Instructions for the task - Please continue the blog post on tonic water and quinine from its last sentence, keeping its casual first-person voice.

Excerpt -
++++++++

My company threw a holiday party a few weeks ago and since there was an open bar of sorts, I decided to order a gin and tonic. Wayne asked me what tonic water was, and I was ashamed? embarrassed? to not be able to provide the answer. What’s tonic water? What’s seltzer water?
I scrounged my brain for an appropriate factoid. “Uh, once I saw an episode of House which said something about how quinine was in tonic water?” Not the stroke of brilliance I was looking for.
“Quinine? Does that have to do with malaria?”
I don’t know! It’s sad.
I’ll make amends now!
Tonic water basically consists of four ingredients: carbonated water, a sweetener, citric acid, and quinine. The alkaloid quinine is the substance that causes bitterness. [Hmm, that’s a good one. Instead of telling someone that he/she is so bitter, you can say, “You’re so quinine.”] Quinine was added to the water as a therapeutic/preventative measure, and those clever Brits came up with the delightful gin and tonic to make the medicine go down, Mary Poppins-style.

++++++++

Source material -
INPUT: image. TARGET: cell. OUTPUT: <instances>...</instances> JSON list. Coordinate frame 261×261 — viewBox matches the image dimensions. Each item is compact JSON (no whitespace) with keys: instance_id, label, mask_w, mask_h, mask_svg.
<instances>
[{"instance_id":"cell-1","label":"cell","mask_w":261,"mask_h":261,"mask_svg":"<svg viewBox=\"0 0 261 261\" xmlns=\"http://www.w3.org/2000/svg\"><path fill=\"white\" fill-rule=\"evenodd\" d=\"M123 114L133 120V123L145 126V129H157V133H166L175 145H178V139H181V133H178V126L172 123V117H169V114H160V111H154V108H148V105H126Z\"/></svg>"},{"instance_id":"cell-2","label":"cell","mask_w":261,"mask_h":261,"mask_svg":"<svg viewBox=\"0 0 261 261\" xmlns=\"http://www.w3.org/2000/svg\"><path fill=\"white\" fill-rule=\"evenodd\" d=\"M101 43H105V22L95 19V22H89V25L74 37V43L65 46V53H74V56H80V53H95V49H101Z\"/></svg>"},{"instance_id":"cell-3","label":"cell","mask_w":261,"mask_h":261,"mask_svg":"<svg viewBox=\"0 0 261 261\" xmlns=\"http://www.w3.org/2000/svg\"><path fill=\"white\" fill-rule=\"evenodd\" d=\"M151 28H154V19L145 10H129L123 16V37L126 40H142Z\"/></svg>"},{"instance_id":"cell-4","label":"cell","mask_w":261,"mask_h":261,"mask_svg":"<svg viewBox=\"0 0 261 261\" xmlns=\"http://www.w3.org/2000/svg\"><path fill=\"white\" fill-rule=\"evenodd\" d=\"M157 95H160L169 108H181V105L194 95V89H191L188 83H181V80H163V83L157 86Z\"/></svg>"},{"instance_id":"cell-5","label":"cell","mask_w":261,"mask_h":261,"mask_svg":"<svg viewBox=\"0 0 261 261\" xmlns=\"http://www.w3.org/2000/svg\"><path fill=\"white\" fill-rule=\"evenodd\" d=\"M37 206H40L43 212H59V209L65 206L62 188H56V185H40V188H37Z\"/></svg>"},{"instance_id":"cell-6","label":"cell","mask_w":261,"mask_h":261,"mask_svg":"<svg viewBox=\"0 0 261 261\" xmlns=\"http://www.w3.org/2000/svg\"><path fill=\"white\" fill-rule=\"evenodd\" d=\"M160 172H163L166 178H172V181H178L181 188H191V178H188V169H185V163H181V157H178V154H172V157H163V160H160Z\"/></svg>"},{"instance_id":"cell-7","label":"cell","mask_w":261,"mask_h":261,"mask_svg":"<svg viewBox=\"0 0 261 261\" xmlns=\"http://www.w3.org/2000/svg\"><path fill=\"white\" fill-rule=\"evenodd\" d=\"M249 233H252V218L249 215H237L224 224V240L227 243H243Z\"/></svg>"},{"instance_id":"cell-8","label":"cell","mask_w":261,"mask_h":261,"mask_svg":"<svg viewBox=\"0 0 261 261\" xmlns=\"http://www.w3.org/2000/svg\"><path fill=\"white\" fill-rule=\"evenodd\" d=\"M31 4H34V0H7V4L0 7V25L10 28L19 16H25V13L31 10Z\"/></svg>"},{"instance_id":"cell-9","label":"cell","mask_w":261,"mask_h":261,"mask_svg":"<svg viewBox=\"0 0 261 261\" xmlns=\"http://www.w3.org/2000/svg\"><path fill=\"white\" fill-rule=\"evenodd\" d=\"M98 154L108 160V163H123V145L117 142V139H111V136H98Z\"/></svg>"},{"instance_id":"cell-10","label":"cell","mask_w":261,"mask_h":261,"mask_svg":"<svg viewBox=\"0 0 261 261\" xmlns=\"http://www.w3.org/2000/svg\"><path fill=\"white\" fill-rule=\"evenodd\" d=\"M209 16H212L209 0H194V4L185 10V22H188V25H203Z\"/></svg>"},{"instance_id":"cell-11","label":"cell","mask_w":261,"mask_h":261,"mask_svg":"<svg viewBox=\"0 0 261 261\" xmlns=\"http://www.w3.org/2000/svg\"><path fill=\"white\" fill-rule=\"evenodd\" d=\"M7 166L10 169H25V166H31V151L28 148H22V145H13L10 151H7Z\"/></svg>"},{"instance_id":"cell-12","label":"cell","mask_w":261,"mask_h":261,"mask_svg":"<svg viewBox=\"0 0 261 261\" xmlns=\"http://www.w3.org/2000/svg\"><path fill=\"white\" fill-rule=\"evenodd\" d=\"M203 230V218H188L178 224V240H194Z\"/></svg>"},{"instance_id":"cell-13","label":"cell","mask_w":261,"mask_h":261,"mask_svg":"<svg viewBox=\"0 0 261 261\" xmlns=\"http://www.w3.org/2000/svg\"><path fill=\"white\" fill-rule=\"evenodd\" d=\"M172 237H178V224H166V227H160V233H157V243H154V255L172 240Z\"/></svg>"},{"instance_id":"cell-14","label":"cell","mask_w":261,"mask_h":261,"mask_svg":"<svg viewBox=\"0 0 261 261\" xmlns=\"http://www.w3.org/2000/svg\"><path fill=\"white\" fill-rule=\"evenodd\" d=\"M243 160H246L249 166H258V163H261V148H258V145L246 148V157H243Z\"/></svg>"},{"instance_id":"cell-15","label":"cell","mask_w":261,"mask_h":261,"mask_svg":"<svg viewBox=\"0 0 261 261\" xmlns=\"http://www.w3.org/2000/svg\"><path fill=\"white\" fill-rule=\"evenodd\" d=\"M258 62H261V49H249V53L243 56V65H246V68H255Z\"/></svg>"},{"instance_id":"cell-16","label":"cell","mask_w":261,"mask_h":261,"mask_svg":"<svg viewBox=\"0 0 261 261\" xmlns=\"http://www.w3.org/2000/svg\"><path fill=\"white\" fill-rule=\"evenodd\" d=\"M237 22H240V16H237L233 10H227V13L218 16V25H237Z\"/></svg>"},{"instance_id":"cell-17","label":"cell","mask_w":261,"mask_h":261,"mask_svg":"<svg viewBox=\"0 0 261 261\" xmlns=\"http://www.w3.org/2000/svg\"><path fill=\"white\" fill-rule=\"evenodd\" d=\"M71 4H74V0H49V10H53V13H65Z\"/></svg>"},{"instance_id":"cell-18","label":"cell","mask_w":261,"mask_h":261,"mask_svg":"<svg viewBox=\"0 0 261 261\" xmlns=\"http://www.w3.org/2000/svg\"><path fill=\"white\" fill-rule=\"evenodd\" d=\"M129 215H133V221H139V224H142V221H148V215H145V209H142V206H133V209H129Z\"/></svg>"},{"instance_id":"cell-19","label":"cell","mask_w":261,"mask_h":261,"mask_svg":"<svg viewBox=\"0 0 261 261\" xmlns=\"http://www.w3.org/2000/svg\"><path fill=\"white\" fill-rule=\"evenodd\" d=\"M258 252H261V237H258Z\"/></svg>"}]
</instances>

++++++++

Answer section -
Quinine is isolated from the bark of the cinchona tree, native to the Andes mountains. Trees in the genus Cinchona were taken to other parts of the world, notably India and Indonesia, and flourished. There are colorful stories about the historical use of cinchona bark extract involving countesses and Jesuits. Quinine works by blocking the actions of the enzyme heme polymerase which results in a build-up of toxic heme within the parasite Plasmodium falciparum, nicely killing those buggers.
It would not be advised to swill gin and tonics to self-medicate for malaria, as you would be consuming roughly 100 drinks a day. The amount of quinine in commercially available tonic water is minimal: 20 mg per 6 fluid ounces, and the prescribed dosage of quinine is 600 mg per day.
Seltzer water is just carbonated water. What a letdown; I thought it would be more exciting than that.
And then people at the party all ordered gin and tonics and I felt like a trendsetter.